Posted by: Fritz | July 23, 2008

breaking noise

One of my favorite spiritual authors is Thomas Merton. I get a weekly email with a quote from his many writings. The one below is from a couple weeks ago.

Merton calls us to put our busy, energy consuming lives in perspective and to not love the noise too much. He tells us that the noise we make with all our machines is an illusion that prevents us from hearing the reality of the silence of the world.

Psalm 46 tells us to “Be still and know that I am God”.

Responding to the call of a simpler lifestyle not only reduces our carbon footprint, but it also puts us in a position to be more attuned to the reality of the world and the suffering of others as well as the One who created it all and suffered so that we might have life.

Those who love their own noise are impatient of everything else. They constantly defile the silence of the forests and the mountains and the sea.

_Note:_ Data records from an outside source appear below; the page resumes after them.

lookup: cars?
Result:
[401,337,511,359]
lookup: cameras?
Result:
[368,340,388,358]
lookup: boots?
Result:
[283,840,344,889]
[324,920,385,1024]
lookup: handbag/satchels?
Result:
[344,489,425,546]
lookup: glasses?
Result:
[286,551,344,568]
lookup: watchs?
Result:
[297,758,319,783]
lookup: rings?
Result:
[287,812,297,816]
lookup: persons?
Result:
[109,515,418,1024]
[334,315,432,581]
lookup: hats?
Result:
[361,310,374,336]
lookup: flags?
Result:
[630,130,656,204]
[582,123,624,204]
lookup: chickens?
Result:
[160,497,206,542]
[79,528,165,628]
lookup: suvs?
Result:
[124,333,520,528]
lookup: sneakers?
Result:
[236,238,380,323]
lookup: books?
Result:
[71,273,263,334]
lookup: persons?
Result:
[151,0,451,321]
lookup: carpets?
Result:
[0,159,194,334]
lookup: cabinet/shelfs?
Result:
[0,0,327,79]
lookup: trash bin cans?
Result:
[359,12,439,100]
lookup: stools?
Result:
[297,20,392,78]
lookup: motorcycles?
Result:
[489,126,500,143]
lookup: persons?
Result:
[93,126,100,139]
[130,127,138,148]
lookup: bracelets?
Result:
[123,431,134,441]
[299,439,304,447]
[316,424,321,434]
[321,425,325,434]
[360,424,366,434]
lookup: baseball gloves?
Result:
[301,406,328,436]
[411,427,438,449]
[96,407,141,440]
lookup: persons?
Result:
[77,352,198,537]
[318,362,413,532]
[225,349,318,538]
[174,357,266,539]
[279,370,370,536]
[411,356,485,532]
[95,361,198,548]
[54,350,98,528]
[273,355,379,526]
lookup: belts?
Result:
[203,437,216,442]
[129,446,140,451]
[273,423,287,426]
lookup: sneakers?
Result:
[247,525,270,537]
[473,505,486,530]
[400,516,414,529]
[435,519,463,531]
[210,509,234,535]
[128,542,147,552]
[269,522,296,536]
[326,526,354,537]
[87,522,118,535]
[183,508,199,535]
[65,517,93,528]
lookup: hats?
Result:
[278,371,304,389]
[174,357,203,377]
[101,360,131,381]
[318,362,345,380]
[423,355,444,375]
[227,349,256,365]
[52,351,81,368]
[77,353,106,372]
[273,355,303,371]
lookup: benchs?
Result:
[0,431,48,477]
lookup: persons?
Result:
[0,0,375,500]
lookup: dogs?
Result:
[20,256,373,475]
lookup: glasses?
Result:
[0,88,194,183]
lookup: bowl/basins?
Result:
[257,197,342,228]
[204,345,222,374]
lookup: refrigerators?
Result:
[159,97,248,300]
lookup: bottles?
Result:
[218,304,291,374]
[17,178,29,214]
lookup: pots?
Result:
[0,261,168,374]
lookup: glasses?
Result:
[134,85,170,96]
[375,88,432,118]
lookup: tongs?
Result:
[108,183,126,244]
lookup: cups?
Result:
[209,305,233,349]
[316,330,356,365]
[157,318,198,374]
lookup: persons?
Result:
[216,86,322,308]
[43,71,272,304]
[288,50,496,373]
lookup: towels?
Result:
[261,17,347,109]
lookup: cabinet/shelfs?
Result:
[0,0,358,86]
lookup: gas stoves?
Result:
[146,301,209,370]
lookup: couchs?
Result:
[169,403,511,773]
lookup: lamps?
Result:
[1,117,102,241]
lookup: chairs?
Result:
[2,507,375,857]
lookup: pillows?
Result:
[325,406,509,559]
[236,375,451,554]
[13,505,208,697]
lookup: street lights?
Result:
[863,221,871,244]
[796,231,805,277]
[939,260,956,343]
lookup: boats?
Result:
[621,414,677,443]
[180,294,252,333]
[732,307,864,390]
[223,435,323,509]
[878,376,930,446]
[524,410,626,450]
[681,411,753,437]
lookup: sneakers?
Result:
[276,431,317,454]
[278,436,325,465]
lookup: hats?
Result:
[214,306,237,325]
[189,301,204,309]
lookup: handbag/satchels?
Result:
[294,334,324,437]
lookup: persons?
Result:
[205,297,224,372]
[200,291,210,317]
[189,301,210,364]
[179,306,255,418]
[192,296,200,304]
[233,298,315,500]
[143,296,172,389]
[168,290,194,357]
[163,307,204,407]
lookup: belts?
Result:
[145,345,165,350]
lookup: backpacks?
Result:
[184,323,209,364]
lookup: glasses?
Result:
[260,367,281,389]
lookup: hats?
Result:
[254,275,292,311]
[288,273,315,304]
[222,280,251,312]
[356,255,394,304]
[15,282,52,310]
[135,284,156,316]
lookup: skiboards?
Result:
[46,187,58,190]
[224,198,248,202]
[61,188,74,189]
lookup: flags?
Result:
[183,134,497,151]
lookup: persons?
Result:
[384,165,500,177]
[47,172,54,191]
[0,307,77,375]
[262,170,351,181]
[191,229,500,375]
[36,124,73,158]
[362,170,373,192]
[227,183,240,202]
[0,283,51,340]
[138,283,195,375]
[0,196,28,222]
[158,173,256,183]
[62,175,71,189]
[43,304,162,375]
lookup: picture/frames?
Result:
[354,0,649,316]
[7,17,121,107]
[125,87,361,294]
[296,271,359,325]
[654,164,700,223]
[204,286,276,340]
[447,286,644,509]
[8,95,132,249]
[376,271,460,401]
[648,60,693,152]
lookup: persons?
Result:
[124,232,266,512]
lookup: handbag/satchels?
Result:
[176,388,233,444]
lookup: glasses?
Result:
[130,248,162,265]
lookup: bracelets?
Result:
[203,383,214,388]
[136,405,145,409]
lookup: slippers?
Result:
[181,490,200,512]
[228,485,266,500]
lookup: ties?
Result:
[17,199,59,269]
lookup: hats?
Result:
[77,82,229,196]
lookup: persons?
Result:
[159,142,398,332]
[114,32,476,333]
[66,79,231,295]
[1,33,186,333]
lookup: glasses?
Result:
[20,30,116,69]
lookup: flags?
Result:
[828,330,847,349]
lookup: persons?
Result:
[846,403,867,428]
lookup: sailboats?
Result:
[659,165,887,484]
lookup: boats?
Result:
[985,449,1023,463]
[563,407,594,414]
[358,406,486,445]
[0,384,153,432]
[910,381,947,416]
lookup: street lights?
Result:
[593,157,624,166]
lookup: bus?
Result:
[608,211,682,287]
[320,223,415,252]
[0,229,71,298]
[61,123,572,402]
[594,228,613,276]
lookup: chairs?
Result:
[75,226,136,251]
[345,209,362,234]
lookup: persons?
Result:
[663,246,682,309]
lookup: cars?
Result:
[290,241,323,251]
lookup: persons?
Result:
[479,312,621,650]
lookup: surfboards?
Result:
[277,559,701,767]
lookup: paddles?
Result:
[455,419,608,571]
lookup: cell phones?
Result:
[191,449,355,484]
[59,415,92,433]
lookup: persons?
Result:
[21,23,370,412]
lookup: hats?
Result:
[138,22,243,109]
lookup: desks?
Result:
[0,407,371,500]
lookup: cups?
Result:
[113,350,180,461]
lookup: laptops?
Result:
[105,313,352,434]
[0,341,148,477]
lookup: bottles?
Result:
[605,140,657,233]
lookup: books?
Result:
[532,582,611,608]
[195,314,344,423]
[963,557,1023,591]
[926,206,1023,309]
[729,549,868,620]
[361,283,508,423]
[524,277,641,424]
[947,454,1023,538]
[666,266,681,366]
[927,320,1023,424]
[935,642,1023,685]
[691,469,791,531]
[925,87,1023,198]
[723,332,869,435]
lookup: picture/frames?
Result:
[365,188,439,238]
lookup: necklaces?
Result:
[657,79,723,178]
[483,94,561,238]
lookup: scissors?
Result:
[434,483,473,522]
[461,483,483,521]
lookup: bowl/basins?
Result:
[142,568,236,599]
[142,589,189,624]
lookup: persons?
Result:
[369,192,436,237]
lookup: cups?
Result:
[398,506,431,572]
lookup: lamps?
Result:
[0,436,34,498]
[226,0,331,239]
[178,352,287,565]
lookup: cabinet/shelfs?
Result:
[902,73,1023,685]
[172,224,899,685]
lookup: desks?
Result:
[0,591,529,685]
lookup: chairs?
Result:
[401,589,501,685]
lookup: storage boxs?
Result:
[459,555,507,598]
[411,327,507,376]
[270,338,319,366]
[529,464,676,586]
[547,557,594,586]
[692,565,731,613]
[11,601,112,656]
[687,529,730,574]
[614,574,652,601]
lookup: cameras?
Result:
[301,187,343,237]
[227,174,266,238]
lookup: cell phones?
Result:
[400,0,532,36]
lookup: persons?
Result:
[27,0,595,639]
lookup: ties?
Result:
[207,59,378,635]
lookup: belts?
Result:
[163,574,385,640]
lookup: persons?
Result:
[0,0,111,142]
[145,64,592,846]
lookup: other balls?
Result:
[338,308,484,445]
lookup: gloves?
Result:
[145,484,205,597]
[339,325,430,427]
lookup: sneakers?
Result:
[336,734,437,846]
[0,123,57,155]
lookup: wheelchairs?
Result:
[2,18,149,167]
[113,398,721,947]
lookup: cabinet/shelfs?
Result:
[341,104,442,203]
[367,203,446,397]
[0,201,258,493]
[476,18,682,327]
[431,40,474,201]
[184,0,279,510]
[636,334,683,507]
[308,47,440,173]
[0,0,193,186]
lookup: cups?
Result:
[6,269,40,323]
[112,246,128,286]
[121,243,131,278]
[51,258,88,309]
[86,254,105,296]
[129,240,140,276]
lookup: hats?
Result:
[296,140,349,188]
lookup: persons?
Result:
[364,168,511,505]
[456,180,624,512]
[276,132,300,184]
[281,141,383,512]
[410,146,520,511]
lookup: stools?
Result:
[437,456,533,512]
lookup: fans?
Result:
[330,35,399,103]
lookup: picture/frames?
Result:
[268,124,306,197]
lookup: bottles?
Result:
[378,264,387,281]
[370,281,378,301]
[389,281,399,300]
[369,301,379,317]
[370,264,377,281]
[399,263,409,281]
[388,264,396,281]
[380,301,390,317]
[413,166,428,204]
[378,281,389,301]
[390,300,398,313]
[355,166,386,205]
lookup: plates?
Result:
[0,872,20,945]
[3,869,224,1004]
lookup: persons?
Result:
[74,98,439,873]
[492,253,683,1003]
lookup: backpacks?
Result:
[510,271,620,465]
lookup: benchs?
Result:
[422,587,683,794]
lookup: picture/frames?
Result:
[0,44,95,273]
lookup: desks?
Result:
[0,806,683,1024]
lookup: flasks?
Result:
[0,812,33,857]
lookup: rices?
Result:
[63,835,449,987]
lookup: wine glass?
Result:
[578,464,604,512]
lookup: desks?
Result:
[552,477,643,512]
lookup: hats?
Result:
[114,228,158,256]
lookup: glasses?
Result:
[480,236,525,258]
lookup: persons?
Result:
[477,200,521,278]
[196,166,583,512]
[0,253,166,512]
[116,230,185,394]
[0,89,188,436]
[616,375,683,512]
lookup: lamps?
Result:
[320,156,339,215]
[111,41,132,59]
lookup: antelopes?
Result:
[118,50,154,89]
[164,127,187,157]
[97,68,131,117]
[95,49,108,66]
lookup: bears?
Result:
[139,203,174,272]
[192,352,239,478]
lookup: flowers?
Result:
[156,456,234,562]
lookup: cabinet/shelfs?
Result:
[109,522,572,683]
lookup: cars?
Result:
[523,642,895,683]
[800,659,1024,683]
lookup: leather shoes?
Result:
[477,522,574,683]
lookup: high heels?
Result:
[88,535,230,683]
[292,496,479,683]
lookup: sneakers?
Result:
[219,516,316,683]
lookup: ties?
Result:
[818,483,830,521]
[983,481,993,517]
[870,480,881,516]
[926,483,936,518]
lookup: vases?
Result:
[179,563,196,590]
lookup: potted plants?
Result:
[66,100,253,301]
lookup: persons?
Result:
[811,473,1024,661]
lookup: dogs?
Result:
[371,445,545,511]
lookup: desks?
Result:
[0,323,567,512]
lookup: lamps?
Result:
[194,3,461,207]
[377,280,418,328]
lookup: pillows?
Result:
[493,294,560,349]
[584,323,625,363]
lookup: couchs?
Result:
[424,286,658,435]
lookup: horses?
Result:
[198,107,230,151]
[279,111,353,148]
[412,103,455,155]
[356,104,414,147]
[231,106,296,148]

They bore through silent nature in every direction with their machines, for fear that the calm world might accuse them of their own emptiness. The urgency of their swift movement seems to ignore the tranquility of nature by pretending to have a purpose. The loud plane seems for a moment to deny the reality of the clouds and of the sky, by its direction, its noise, and its pretended strength. The silence of the sky remains when the plane has gone. The tranquility of the clouds will remain when the plane has fallen apart. It is the silence of the world that is real. Our noise, our business, our purposes, and all our fatuous statements about our purposes, our business, and our noise: these are the illusion.

Thomas Merton. No Man Is An Island (New York: Harcourt Brace Jovanovich, 1955: 257.